Exercise:
Let $U:L^1(0,\infty)\to L^{\infty}(0,\infty)$, defined as \begin{equation}U(f)(x):=\int_0^x f(t)dt\end{equation} Prove that $U$ is linear, continuous but not compact.
My solutions (or what I managed to show):
$U$ is linear is quite trivial. $U$ is continuous: let $(f_n)_{n\geq 1}$ be a sequence in $L^1(0,\infty)$ converging to $f$. To show: $\lim_{n\to \infty}U(f_n)(x)=U(f)(x)$. Since $\lim_{n\to \infty}\int_0^x f_n(t)dt=\int_0^x f(t)dt$, $U$ is continuous.

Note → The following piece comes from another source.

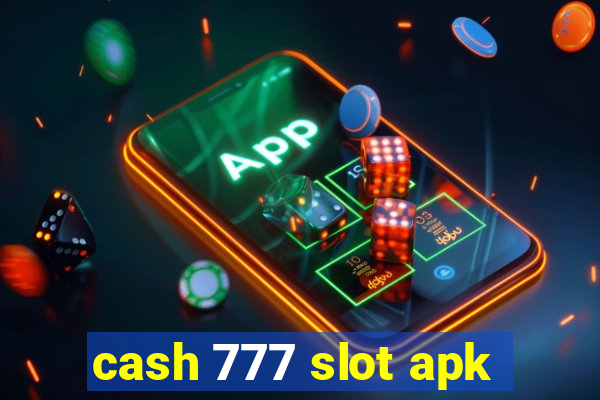 cash 777 slot apk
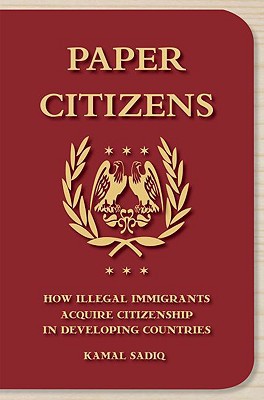 Book Paper Citizens: How Illegal Immigrants Acquire Citizenship in Developing Countries free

To show that $U$ is no compact, I have some troubles:
My question:
I tried to start by considering $f_n:=\mathbb{1}_{[n,n+1]}$ so we have $\Vert f_n\Vert_1=1$ and I define $g_n:=U(f_n)$. Then what I want to show is that $g_n$ cannot contain any Cauchy-Subsequence. How can I show this? Thank you in advance
Hint: Fix any $n\in\mathbb{N}$. Then, show that for any $m>n+1$, we have $\|g_n-g_m\|_{\infty} \geq 1$.